• _Instructions for the task_
Give back exactly the lines from the "Looking at (462,214)" line to the final line of the records, and only those, minus any pictures.

>> BEGIN Supplied data

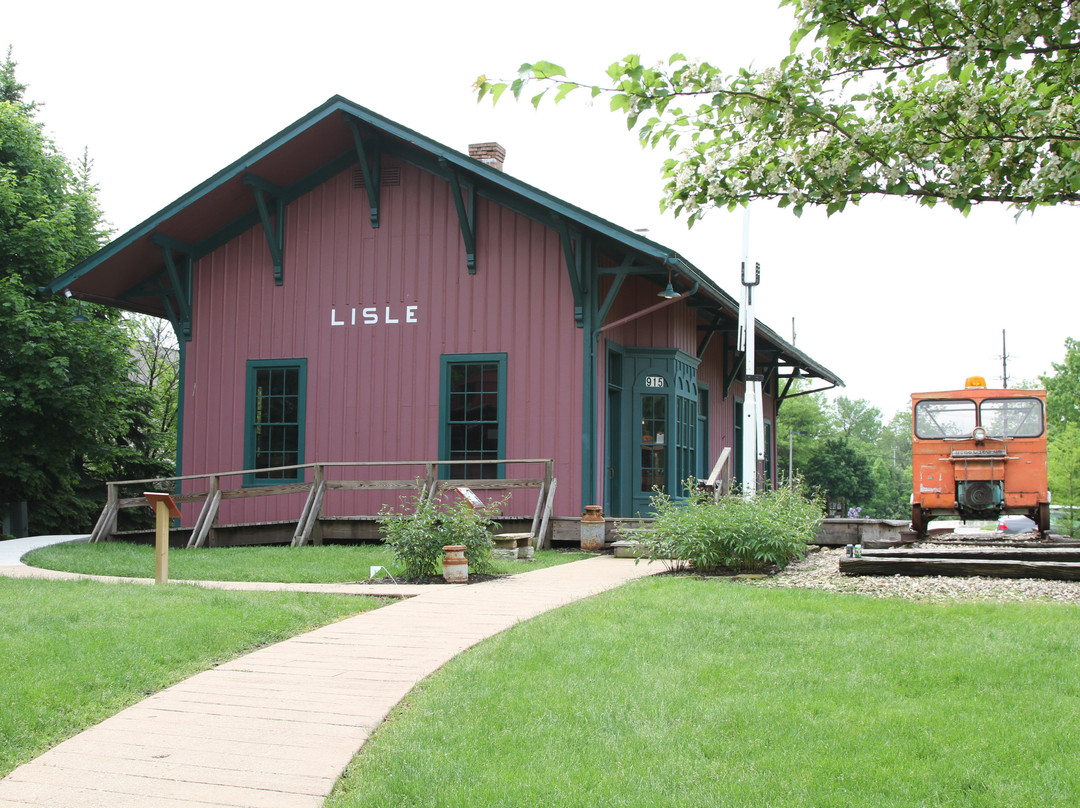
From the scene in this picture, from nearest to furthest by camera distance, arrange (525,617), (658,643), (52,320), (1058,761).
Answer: (1058,761)
(658,643)
(525,617)
(52,320)

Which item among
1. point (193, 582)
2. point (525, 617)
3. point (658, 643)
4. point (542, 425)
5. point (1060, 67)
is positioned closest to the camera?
point (1060, 67)

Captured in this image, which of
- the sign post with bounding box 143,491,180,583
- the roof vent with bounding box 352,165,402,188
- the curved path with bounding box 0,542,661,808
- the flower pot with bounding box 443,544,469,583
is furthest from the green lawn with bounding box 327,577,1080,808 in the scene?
the roof vent with bounding box 352,165,402,188

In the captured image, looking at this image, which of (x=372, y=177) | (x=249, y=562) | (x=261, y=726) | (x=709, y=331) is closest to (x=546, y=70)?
(x=261, y=726)

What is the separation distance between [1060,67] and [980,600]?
19.2 feet

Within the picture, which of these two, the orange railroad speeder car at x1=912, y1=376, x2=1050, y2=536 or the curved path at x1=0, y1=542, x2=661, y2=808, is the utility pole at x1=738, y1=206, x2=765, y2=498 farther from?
the curved path at x1=0, y1=542, x2=661, y2=808

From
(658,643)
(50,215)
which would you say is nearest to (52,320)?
(50,215)

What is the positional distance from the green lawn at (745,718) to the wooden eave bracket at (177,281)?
11965 millimetres

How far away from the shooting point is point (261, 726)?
205 inches

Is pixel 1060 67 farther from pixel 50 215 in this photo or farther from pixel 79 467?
pixel 79 467

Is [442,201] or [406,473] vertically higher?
[442,201]

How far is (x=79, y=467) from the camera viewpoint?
2672 centimetres

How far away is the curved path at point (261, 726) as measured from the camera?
432 cm

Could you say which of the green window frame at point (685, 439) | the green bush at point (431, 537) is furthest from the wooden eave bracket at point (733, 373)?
the green bush at point (431, 537)

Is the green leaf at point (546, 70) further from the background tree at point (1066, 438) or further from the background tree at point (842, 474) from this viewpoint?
the background tree at point (842, 474)
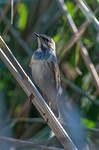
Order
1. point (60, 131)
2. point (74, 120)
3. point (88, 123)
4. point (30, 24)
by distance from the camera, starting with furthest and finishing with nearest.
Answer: point (30, 24), point (88, 123), point (74, 120), point (60, 131)

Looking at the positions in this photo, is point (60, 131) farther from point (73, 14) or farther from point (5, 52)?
point (73, 14)

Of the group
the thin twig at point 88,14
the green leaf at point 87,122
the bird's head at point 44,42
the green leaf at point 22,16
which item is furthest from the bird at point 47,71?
the green leaf at point 22,16

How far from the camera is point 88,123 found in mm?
4617

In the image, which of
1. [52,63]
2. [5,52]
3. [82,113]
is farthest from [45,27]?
[5,52]

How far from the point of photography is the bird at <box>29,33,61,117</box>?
3641mm

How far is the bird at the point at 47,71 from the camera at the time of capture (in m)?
3.64

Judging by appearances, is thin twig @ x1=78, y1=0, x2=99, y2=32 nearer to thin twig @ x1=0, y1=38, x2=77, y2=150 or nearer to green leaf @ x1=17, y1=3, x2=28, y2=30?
thin twig @ x1=0, y1=38, x2=77, y2=150

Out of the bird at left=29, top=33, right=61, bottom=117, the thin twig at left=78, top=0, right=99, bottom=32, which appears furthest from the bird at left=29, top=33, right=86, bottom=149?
the thin twig at left=78, top=0, right=99, bottom=32

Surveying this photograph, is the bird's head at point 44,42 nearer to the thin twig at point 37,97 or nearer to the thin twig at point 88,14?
the thin twig at point 88,14

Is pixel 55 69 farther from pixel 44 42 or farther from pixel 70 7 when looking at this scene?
pixel 70 7

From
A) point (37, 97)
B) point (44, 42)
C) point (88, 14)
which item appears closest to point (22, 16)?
point (44, 42)

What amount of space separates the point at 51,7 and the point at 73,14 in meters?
0.52

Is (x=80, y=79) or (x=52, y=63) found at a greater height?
(x=52, y=63)

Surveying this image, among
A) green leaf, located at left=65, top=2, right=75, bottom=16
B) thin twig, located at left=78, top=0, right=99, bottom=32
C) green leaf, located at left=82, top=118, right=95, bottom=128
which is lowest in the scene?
green leaf, located at left=82, top=118, right=95, bottom=128
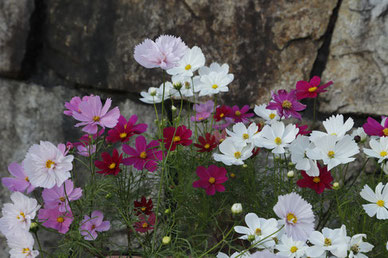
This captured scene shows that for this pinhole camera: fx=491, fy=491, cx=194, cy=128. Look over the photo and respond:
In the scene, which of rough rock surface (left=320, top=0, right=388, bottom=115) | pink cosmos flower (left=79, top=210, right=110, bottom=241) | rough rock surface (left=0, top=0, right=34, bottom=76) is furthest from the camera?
rough rock surface (left=0, top=0, right=34, bottom=76)

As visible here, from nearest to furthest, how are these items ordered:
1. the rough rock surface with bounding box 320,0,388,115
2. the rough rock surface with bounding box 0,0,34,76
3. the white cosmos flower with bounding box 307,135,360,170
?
the white cosmos flower with bounding box 307,135,360,170 → the rough rock surface with bounding box 320,0,388,115 → the rough rock surface with bounding box 0,0,34,76

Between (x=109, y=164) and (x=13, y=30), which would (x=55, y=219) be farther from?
(x=13, y=30)

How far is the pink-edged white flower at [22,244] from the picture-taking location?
0.81m

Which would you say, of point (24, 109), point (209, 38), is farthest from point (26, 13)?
point (209, 38)

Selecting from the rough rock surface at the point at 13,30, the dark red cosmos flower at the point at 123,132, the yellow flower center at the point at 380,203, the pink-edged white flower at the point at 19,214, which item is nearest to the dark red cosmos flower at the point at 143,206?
the dark red cosmos flower at the point at 123,132

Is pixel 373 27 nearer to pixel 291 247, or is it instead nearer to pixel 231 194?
pixel 231 194

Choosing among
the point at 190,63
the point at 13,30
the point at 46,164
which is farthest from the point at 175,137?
the point at 13,30

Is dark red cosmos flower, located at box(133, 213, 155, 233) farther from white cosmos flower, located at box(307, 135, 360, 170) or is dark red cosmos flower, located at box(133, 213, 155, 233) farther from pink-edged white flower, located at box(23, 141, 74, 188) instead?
white cosmos flower, located at box(307, 135, 360, 170)

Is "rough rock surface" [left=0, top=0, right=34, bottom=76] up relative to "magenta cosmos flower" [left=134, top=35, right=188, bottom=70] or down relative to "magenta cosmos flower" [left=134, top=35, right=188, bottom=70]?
up

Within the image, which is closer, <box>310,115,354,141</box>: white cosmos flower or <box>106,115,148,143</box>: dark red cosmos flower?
<box>310,115,354,141</box>: white cosmos flower

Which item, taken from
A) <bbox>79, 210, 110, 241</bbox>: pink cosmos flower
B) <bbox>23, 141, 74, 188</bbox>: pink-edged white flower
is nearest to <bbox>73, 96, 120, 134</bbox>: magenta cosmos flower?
<bbox>23, 141, 74, 188</bbox>: pink-edged white flower

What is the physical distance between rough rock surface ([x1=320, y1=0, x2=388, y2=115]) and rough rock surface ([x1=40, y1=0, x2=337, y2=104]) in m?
0.05

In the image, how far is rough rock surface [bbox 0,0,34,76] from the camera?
1519mm

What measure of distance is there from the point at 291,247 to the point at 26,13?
3.72 ft
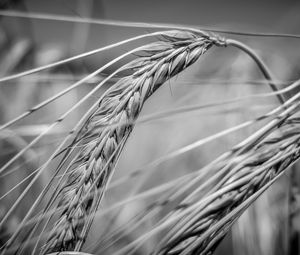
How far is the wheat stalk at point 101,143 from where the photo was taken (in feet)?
1.18

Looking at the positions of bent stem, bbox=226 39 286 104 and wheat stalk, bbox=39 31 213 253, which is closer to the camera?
wheat stalk, bbox=39 31 213 253

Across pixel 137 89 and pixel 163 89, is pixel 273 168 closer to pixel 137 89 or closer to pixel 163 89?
pixel 137 89

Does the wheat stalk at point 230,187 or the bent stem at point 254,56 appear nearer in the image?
the wheat stalk at point 230,187

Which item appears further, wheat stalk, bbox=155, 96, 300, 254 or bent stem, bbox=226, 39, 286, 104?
bent stem, bbox=226, 39, 286, 104

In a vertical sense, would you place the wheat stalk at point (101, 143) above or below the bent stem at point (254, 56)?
below

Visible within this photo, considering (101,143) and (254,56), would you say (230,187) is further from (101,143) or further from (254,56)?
(254,56)

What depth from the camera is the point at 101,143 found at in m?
0.36

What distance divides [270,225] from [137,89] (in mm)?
450

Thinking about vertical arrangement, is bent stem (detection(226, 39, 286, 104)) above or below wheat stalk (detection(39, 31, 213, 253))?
above

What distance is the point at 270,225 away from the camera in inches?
25.9

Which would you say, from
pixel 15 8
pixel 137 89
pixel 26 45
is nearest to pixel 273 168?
pixel 137 89

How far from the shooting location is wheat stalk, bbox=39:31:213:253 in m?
0.36

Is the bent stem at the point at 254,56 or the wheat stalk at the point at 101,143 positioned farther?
the bent stem at the point at 254,56

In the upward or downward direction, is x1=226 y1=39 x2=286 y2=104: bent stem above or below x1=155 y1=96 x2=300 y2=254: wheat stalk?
above
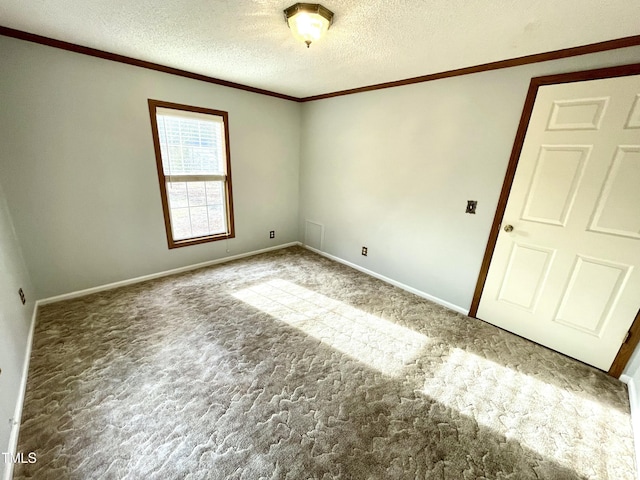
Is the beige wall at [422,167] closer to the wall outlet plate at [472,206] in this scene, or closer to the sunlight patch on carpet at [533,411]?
the wall outlet plate at [472,206]

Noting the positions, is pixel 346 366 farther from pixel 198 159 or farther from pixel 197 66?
pixel 197 66

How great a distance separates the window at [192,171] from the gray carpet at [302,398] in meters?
1.04

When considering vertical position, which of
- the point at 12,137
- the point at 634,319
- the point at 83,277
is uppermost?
the point at 12,137

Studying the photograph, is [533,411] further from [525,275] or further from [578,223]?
[578,223]

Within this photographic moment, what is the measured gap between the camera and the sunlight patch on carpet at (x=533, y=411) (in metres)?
1.42

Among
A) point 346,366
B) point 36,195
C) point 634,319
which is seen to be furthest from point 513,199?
point 36,195

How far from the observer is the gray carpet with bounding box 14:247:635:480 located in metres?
1.30

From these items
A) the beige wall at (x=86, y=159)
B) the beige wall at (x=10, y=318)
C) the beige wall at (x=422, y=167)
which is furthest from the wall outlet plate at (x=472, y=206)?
the beige wall at (x=10, y=318)

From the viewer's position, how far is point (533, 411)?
1635 millimetres

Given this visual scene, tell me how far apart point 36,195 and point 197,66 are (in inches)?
73.0

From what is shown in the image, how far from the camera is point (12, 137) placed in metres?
2.11

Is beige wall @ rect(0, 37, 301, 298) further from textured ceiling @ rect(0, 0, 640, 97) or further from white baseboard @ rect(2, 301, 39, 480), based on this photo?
white baseboard @ rect(2, 301, 39, 480)

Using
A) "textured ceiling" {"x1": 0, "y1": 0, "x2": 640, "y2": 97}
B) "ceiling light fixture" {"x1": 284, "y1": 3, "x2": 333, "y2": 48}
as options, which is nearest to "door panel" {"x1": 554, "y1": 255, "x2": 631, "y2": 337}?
"textured ceiling" {"x1": 0, "y1": 0, "x2": 640, "y2": 97}

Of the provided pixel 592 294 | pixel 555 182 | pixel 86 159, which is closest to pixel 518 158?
pixel 555 182
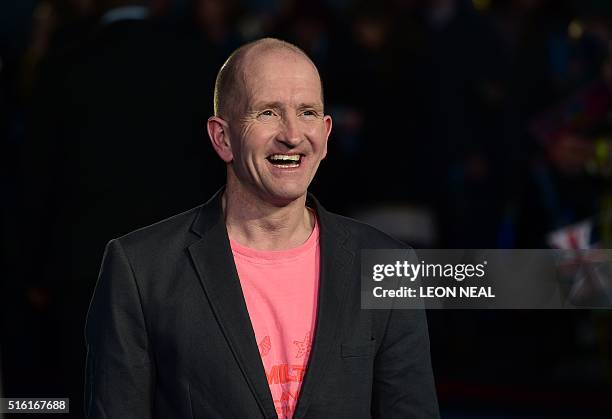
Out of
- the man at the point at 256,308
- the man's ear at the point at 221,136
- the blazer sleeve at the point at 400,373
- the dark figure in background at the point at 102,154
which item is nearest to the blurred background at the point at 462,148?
the dark figure in background at the point at 102,154

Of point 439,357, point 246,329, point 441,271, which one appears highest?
point 439,357

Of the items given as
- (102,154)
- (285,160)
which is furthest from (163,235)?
(102,154)

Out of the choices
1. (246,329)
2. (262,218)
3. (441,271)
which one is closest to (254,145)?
(262,218)

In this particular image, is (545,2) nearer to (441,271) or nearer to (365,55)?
(365,55)

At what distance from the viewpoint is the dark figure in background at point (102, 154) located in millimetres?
3770

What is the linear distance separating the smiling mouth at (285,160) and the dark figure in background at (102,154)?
4.22ft

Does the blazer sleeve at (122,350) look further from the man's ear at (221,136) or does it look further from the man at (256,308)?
the man's ear at (221,136)

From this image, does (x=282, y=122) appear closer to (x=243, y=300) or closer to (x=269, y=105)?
(x=269, y=105)

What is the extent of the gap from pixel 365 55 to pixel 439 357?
5.14ft

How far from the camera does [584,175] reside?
589cm

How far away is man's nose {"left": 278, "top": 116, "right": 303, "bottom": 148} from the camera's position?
2.54 metres

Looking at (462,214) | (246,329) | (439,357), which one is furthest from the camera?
(462,214)

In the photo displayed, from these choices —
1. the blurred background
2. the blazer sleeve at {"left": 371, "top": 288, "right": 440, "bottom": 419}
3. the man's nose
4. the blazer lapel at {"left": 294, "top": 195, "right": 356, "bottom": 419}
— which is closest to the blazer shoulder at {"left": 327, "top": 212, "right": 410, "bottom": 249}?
the blazer lapel at {"left": 294, "top": 195, "right": 356, "bottom": 419}

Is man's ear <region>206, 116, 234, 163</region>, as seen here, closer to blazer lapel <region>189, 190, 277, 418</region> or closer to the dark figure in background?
blazer lapel <region>189, 190, 277, 418</region>
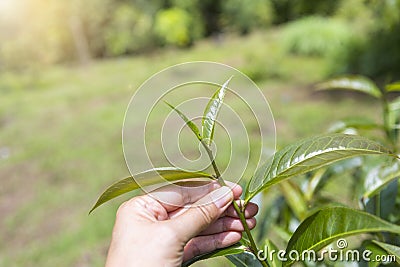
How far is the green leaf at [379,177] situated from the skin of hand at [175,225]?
0.86 feet

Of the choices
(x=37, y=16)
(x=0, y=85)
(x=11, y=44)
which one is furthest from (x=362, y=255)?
(x=37, y=16)

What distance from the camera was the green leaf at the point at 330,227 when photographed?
0.44 metres

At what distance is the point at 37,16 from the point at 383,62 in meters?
6.92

>> END Supplied data

• _Full response_
Looking at (462,214) | (246,329) | (439,357), which one is furthest from the camera?
(462,214)

In the photo displayed, from these choices —
1. the blurred background
2. the blazer sleeve at {"left": 371, "top": 288, "right": 440, "bottom": 419}
3. the man's nose
4. the blazer lapel at {"left": 294, "top": 195, "right": 356, "bottom": 419}
— which is closest to the blazer shoulder at {"left": 327, "top": 212, "right": 410, "bottom": 249}?
the blazer lapel at {"left": 294, "top": 195, "right": 356, "bottom": 419}

Is man's ear <region>206, 116, 234, 163</region>, as seen here, closer to blazer lapel <region>189, 190, 277, 418</region> or closer to the dark figure in background?
blazer lapel <region>189, 190, 277, 418</region>
How far is the green leaf at [379,177] situated from the skin of hand at [175,225]?
0.86 feet

Of the choices
(x=37, y=16)
(x=0, y=85)
(x=11, y=44)
which one is furthest from (x=362, y=255)?
(x=37, y=16)

What distance from the camera was the green leaf at the point at 330,227 when photographed?
0.44 metres

At what distance is the point at 37,16 from the point at 383,62 in meters?
6.92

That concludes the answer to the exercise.